Transcribe the entries below exactly.

** START OF Material for the task **

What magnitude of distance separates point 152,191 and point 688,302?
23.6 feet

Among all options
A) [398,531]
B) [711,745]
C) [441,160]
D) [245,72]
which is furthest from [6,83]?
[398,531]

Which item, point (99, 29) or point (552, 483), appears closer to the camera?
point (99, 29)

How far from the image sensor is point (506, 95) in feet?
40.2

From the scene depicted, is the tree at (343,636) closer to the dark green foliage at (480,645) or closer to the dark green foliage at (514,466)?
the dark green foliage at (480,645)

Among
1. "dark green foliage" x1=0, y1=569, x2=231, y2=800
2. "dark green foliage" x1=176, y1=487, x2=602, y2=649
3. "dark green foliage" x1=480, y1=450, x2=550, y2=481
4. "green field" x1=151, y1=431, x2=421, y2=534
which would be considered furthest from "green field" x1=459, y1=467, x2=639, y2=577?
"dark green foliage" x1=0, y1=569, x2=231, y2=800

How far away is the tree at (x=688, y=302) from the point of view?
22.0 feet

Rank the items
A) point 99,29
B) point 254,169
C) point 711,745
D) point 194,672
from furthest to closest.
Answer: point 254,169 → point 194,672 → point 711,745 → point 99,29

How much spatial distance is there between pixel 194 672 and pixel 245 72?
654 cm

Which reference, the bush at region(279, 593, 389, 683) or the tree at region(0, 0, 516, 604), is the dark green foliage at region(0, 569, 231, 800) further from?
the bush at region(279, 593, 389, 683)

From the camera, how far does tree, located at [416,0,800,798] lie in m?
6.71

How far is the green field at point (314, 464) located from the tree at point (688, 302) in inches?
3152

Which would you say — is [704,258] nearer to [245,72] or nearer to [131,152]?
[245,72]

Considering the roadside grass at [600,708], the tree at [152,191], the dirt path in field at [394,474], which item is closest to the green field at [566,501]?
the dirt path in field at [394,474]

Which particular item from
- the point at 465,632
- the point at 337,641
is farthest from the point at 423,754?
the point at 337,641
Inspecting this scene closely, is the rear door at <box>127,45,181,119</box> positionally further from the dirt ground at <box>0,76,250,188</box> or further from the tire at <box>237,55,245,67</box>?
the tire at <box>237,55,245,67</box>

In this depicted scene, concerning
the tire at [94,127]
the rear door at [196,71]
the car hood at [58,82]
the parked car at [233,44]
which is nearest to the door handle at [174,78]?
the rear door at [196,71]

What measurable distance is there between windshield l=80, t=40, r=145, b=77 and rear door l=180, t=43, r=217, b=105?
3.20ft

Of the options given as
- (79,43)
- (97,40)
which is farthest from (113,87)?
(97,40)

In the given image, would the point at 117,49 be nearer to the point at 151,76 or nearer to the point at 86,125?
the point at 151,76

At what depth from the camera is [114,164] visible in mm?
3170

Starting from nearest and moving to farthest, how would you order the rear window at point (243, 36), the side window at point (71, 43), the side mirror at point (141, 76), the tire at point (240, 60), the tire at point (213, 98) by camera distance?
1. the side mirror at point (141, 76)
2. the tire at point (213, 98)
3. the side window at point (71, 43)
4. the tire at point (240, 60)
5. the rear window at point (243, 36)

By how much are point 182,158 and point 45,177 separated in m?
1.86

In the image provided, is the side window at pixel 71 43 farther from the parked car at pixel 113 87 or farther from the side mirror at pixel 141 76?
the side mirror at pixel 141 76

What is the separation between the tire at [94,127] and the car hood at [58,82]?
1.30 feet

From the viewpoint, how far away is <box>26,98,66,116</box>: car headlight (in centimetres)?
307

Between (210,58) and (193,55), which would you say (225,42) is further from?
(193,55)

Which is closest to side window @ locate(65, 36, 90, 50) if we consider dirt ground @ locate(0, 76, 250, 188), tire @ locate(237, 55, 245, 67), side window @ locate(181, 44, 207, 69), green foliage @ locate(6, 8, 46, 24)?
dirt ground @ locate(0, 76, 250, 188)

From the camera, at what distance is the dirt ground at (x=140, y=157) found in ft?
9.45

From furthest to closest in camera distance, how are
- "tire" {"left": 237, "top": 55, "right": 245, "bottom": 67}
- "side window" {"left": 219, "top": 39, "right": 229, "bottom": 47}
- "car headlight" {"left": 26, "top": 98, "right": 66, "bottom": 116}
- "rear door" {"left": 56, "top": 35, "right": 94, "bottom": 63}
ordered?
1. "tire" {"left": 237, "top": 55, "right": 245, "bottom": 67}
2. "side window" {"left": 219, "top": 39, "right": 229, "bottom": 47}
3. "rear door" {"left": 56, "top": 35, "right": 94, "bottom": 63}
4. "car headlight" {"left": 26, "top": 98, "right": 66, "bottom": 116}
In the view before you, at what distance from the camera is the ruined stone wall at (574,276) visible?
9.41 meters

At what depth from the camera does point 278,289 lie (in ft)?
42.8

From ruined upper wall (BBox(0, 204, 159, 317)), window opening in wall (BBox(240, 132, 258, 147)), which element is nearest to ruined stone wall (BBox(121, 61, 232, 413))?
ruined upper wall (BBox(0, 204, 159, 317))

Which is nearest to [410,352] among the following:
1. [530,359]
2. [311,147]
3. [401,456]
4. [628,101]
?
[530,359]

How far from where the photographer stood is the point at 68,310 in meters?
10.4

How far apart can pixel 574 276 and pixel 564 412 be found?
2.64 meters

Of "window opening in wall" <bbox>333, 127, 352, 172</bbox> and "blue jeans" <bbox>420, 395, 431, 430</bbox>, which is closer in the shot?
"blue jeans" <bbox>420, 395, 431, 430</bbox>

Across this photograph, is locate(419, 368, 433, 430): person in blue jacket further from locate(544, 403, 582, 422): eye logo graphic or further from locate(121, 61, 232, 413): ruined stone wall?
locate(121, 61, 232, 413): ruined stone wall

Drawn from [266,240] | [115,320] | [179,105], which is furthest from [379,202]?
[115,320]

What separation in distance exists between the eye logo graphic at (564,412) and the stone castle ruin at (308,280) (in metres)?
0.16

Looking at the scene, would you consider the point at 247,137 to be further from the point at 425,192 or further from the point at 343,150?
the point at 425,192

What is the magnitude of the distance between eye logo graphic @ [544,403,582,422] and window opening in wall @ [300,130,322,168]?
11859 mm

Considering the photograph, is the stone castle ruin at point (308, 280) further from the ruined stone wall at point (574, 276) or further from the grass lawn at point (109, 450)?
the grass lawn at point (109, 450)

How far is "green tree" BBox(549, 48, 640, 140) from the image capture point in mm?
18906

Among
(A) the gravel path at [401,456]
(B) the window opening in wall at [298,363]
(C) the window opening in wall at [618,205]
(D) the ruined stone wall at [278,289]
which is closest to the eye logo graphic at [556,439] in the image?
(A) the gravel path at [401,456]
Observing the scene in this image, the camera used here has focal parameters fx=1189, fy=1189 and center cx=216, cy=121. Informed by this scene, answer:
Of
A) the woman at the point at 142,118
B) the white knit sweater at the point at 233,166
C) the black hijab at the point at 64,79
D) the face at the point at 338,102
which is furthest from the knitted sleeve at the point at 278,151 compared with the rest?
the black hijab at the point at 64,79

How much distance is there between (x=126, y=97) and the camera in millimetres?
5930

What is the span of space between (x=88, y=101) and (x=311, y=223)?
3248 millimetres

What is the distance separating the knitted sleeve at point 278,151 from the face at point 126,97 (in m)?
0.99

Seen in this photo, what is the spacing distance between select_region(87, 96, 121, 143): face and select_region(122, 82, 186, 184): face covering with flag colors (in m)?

** END OF Material for the task **

# Reply to the task:
What magnitude of distance separates point 152,191 and point 688,302?
23.6 feet

Among all options
A) [398,531]
B) [711,745]
C) [441,160]
D) [245,72]
which is furthest from [6,83]?
[398,531]

Which item, point (99, 29) or point (552, 483), appears closer to the camera?
point (99, 29)

How far from the image sensor is point (506, 95) in feet?
40.2

From the scene depicted, is the tree at (343,636) closer to the dark green foliage at (480,645) or closer to the dark green foliage at (514,466)?
the dark green foliage at (480,645)

Among
1. "dark green foliage" x1=0, y1=569, x2=231, y2=800
2. "dark green foliage" x1=176, y1=487, x2=602, y2=649
3. "dark green foliage" x1=480, y1=450, x2=550, y2=481
4. "green field" x1=151, y1=431, x2=421, y2=534
which would be considered furthest from "green field" x1=459, y1=467, x2=639, y2=577?
"dark green foliage" x1=0, y1=569, x2=231, y2=800

How far away is the tree at (x=688, y=302) from the point of view?
22.0 feet

Rank the items
A) point 99,29
B) point 254,169
C) point 711,745
D) point 194,672
from furthest to closest.
Answer: point 254,169 → point 194,672 → point 711,745 → point 99,29

How much spatial distance is there between pixel 194 672 and pixel 245 72?
654 cm

Which reference, the bush at region(279, 593, 389, 683) or the tree at region(0, 0, 516, 604), is the dark green foliage at region(0, 569, 231, 800) further from?
the bush at region(279, 593, 389, 683)

From the camera, how far does tree, located at [416,0,800,798] lie in m?
6.71

How far is the green field at point (314, 464) located from the tree at point (688, 302) in inches?
3152

Which would you say — is [704,258] nearer to [245,72] or nearer to [131,152]?
[245,72]

Considering the roadside grass at [600,708], the tree at [152,191], the dirt path in field at [394,474], which item is closest to the green field at [566,501]?
the dirt path in field at [394,474]

Which particular item from
- the point at 465,632
- the point at 337,641
is farthest from the point at 423,754?
the point at 337,641
Inspecting this scene closely, is the rear door at <box>127,45,181,119</box> positionally further from the dirt ground at <box>0,76,250,188</box> or further from the tire at <box>237,55,245,67</box>?
the tire at <box>237,55,245,67</box>

In this depicted scene, concerning
the tire at [94,127]
the rear door at [196,71]
the car hood at [58,82]
the parked car at [233,44]
which is nearest to the door handle at [174,78]?
the rear door at [196,71]

What measurable distance is there between windshield l=80, t=40, r=145, b=77 and rear door l=180, t=43, r=217, b=105?
3.20ft

Of the options given as
- (79,43)
- (97,40)
which is farthest from (113,87)?
(97,40)

In the given image, would the point at 117,49 be nearer to the point at 151,76 or nearer to the point at 86,125?
the point at 151,76

At what depth from the camera is [114,164] visible in mm?
3170

Starting from nearest and moving to farthest, how would you order the rear window at point (243, 36), the side window at point (71, 43), the side mirror at point (141, 76), the tire at point (240, 60), the tire at point (213, 98) by camera distance?
1. the side mirror at point (141, 76)
2. the tire at point (213, 98)
3. the side window at point (71, 43)
4. the tire at point (240, 60)
5. the rear window at point (243, 36)

By how much are point 182,158 and point 45,177 separated in m?
1.86

In the image provided, is the side window at pixel 71 43 farther from the parked car at pixel 113 87 or farther from the side mirror at pixel 141 76?
the side mirror at pixel 141 76

What is the separation between the tire at [94,127] and the car hood at [58,82]?
1.30 feet

From the viewpoint, how far away is <box>26,98,66,116</box>: car headlight (in centimetres)?
307

Between (210,58) and (193,55), which would you say (225,42) is further from?
(193,55)

Which is closest to side window @ locate(65, 36, 90, 50) if we consider dirt ground @ locate(0, 76, 250, 188), tire @ locate(237, 55, 245, 67), side window @ locate(181, 44, 207, 69), green foliage @ locate(6, 8, 46, 24)?
dirt ground @ locate(0, 76, 250, 188)

From the camera, at what distance is the dirt ground at (x=140, y=157) found in ft?
9.45

From furthest to closest in camera distance, how are
- "tire" {"left": 237, "top": 55, "right": 245, "bottom": 67}
- "side window" {"left": 219, "top": 39, "right": 229, "bottom": 47}
- "car headlight" {"left": 26, "top": 98, "right": 66, "bottom": 116}
- "rear door" {"left": 56, "top": 35, "right": 94, "bottom": 63}
ordered?
1. "tire" {"left": 237, "top": 55, "right": 245, "bottom": 67}
2. "side window" {"left": 219, "top": 39, "right": 229, "bottom": 47}
3. "rear door" {"left": 56, "top": 35, "right": 94, "bottom": 63}
4. "car headlight" {"left": 26, "top": 98, "right": 66, "bottom": 116}
In the view before you, at what distance from the camera is the ruined stone wall at (574,276) visible?
9.41 meters

At what depth from the camera does point 278,289 lie (in ft)?
42.8

From ruined upper wall (BBox(0, 204, 159, 317)), window opening in wall (BBox(240, 132, 258, 147)), which element is nearest to ruined stone wall (BBox(121, 61, 232, 413))?
ruined upper wall (BBox(0, 204, 159, 317))

Which is nearest to [410,352] among the following:
1. [530,359]
2. [311,147]
3. [401,456]
4. [628,101]
?
[530,359]

How far from where the photographer stood is the point at 68,310 in meters?
10.4

How far apart can pixel 574 276 and pixel 564 412 be found?
2.64 meters

Of "window opening in wall" <bbox>333, 127, 352, 172</bbox> and "blue jeans" <bbox>420, 395, 431, 430</bbox>, which is closer in the shot?
"blue jeans" <bbox>420, 395, 431, 430</bbox>

Across this photograph, is locate(419, 368, 433, 430): person in blue jacket further from locate(544, 403, 582, 422): eye logo graphic or further from locate(121, 61, 232, 413): ruined stone wall?
locate(121, 61, 232, 413): ruined stone wall

Drawn from [266,240] | [115,320] | [179,105], which is furthest from [379,202]?
[115,320]

What separation in distance exists between the eye logo graphic at (564,412) and the stone castle ruin at (308,280) (in metres)?
0.16

Looking at the scene, would you consider the point at 247,137 to be further from the point at 425,192 or further from the point at 343,150?
the point at 425,192

What is the magnitude of the distance between eye logo graphic @ [544,403,582,422] and window opening in wall @ [300,130,322,168]?
11859 mm

Considering the photograph, is the stone castle ruin at point (308, 280) further from the ruined stone wall at point (574, 276) or further from the grass lawn at point (109, 450)?
the grass lawn at point (109, 450)

How far is "green tree" BBox(549, 48, 640, 140) from the image capture point in mm?
18906

Among
(A) the gravel path at [401,456]
(B) the window opening in wall at [298,363]
(C) the window opening in wall at [618,205]
(D) the ruined stone wall at [278,289]
which is closest to the eye logo graphic at [556,439] in the image?
(A) the gravel path at [401,456]
Observing the scene in this image, the camera used here has focal parameters fx=1189, fy=1189 and center cx=216, cy=121. Informed by this scene, answer:
Of
A) the woman at the point at 142,118
B) the white knit sweater at the point at 233,166
C) the black hijab at the point at 64,79
D) the face at the point at 338,102
which is furthest from the knitted sleeve at the point at 278,151 compared with the rest?
the black hijab at the point at 64,79

How much distance is there between (x=126, y=97) and the camera in millimetres?
5930

What is the span of space between (x=88, y=101) and (x=311, y=223)?
3248 millimetres

What is the distance separating the knitted sleeve at point 278,151 from the face at point 126,97 (in m)?
0.99

Seen in this photo, what is the spacing distance between select_region(87, 96, 121, 143): face and select_region(122, 82, 186, 184): face covering with flag colors (in m)?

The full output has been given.